A system and method of color interpolation includes a spatial convolution unit that receives an output of an image sensor and then performs spatial convolution on the received image-sensor output, thus generating a convolution signal. A color interpolation unit performs color interpolation on the convolution signal, thus generating a color-interpolated signal. Finally, a spatial deconvolution unit performs spatial deconvolution, which is the inverse of the spatial convolution, on the color-interpolated signal, thus generating a preprocessed image.

Description

    CROSS-REFERENCE TO RELATED APPLICATIONS
  • This application claims the right of priority based on Taiwan Patent Application No. 098142971, filed Dec. 15, 2009, the entire contents of which are hereby incorporated by reference.
  • BACKGROUND OF THE INVENTION
  • 1. Field of the Invention
  • The present invention generally relates to digital image processing, and more particularly to a color interpolation method of image preprocessing.
  • 2. Description of Related Art
  • An imaging device such as a digital camera or a video camcorder uses an image sensor (e.g., charge coupled device (CCD) or complementary metal oxide semiconductor (CMOS) image sensor) to convert an optical image to electrical signals.

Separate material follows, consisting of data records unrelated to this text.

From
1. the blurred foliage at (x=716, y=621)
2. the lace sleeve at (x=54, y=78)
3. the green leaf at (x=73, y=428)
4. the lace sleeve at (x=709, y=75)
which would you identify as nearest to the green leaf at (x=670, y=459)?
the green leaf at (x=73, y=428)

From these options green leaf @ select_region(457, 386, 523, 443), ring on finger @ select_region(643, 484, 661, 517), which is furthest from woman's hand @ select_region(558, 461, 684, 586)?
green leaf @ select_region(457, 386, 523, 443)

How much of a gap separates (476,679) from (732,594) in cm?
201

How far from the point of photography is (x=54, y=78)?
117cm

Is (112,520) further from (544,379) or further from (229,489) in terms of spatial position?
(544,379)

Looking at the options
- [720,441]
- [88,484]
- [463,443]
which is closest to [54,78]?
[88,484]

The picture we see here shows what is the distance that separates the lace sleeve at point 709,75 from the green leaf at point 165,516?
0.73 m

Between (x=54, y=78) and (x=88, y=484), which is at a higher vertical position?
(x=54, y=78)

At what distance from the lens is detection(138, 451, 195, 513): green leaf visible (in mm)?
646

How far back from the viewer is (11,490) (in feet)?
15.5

As each photosensor of the image sensor usually captures only one of the colors, the output signals from an entire photosensor array therefore cannot be comprehended by a user's eyes as a normal picture. A color interpolation technique is thus commonly utilized to convert the output signals to image signals; this is ordinarily known as image preprocessing.
  • There are a variety of color interpolation methods used in the image preprocessing arena. Some methods are simple but have reduced resolution and contrast, and can generate image noise. Other methods, even to the extent able to maintain resolution and image quality, nonetheless suffer from other drawbacks such as complicated algorithms and increased latency or circuit area.
  • A need has thus arisen to propose a novel system or method of color interpolation with simplified structure and algorithm for better image quality.
  • SUMMARY OF THE INVENTION
  • The embodiments of the present invention disclose a system and method of color interpolation with simplified structure and algorithm. The disclosed system and method may effectively maintain image resolution, reduce error percentage of color interpolation and improve image quality, particularly the image quality on the image edge.
  • According to one embodiment of the present invention, the color interpolation system includes a spatial convolution unit, a color interpolation unit and a spatial deconvolution unit. The spatial convolution unit may comprise a high-pass filter with standard deviations as coefficients, and may receive an output of an image sensor and perform spatial convolution on the received image-sensor output, thereby generating a convolution signal. The color interpolation unit may perform color interpolation on the convolution signal, thereby generating a color-interpolated signal. The spatial deconvolution unit may perform spatial deconvolution, which is the inverse of the spatial convolution, on the color-interpolated signal, thereby generating a preprocessed image.
  • BRIEF DESCRIPTION OF THE DRAWINGS
  • FIG. 1 is a schematic diagram of a photosensor array of an image sensor covered with a color filter array;
  • FIG. 2 is a block diagram depicting a color interpolation system according to one embodiment of the present invention;
  • FIG. 3 is a flow diagram illustrating a color interpolation method according to the embodiment of the present invention; and
  • FIG. 4 shows an exemplary Bayer pattern.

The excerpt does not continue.